Author : Louise Kane
Publisher : Taylor & Francis
Page : 225 pages
File Size : 32,47 MB
Release : 2022-07-28
Category : Fiction
ISBN : 1000587886
The period of 1830–1950 was an age of unprecedented innovation. From new inventions and scientific discoveries to reconsiderations of religion, gender, and the human mind, the innovations of this era are recorded in a wide range of literary texts. Rather than separating these texts into Victorian or modernist camps, this collection argues for a new framework that reveals how the concept of innovation generated forms of literary newness that drew novelists, poets, and other creative figures working across this period into dialogic networks of experiment. The 14 chapters in this volume explore how inventions like the rotary print press or hot air balloon and emergent debates about science, trade, and colonialism evolved new forms and genres. Through their examinations of a wide range of texts and writers—from well-known novelists like Conrad, Dickens, Hardy, and Woolf, to less canonical figures like Charlotte Mew, Elías Mar, and Walter Frances White—the chapters in this collection re-read these texts as part of an age of innovation characterized not by division and divide, but by collaboration and community.
Author : Paul Lauter
Publisher : John Wiley & Sons
Page : 704 pages
File Size : 24,11 MB
Release : 2020-09-21
Category : Literary Criticism
ISBN : 1119685656
This expansive Companion offers a set of fresh perspectives on the wealth of texts produced in and around what is now the United States.

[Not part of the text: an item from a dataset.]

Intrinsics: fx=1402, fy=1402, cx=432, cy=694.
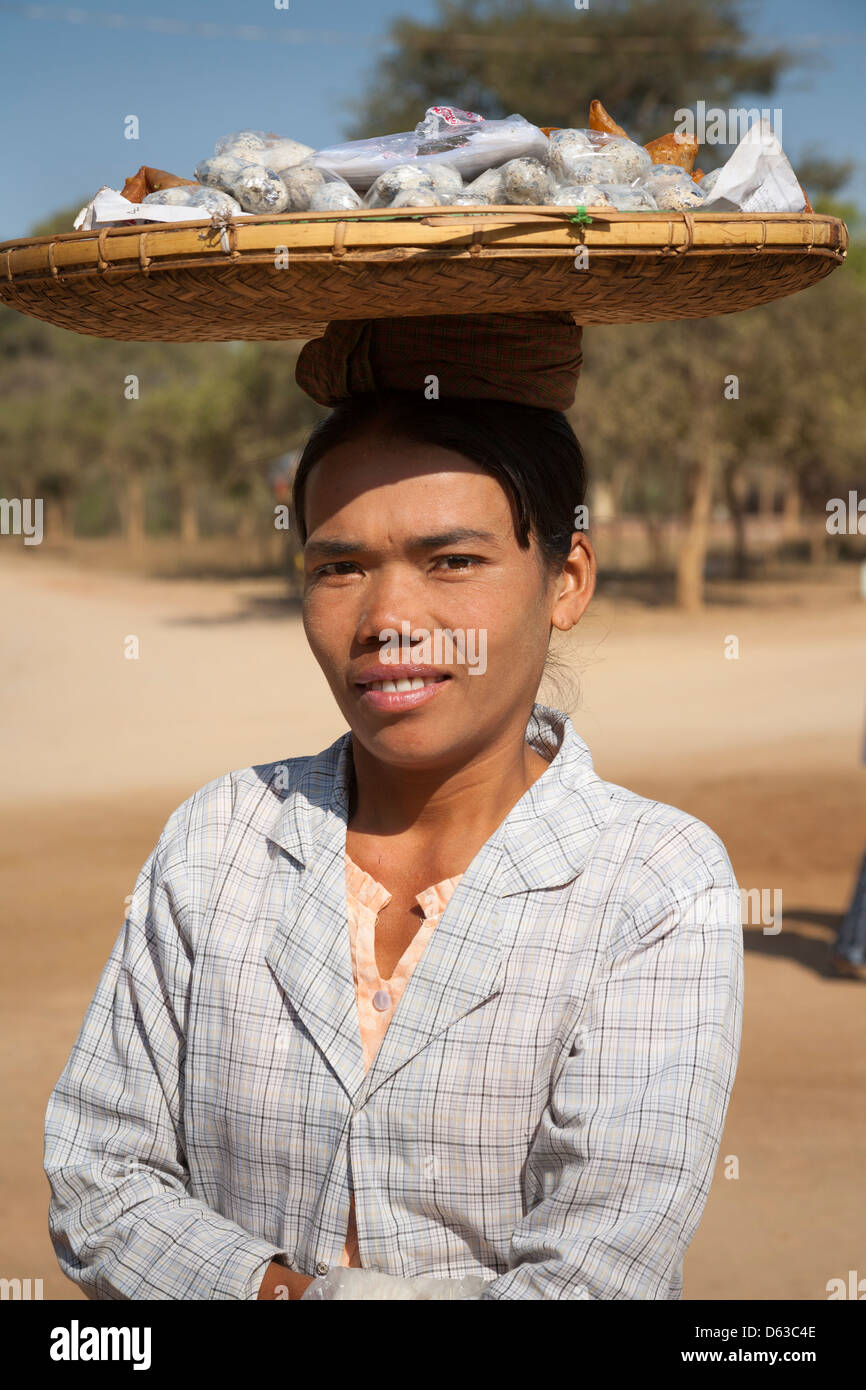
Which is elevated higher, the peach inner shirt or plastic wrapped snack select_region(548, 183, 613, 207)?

Highlights the diverse voices that constitute American literature, embracing oral traditions, slave narratives, regional writing, literature of the environment, and more Demonstrates that American literature was multicultural before Europeans arrived on the continent, and even more so thereafter Offers three distinct paradigms for thinking about American literature, focusing on: genealogies of American literary study; writers and issues; and contemporary theories and practices Enables students and researchers to generate richer, more varied and more comprehensive readings of American literature
Author : Leslie W. Lewis
Publisher : JHU Press
Page : 668 pages
File Size : 45,12 MB
Release : 2003-01-27
Category : Literary Criticism
ISBN : 9780801869358
Analyzing such cultural practices as selling and shopping, political and social activism, urban field work and rural labor, radical discourses on feminine sexuality, and literary and artistic experimentation, this volume contributes to the rich vein of current feminist scholarship on the "gender of modernism" and challenges the assumption that modernism rose naturally or inevitably to the forefront of the cultural landscape at the turn of the twentieth century.".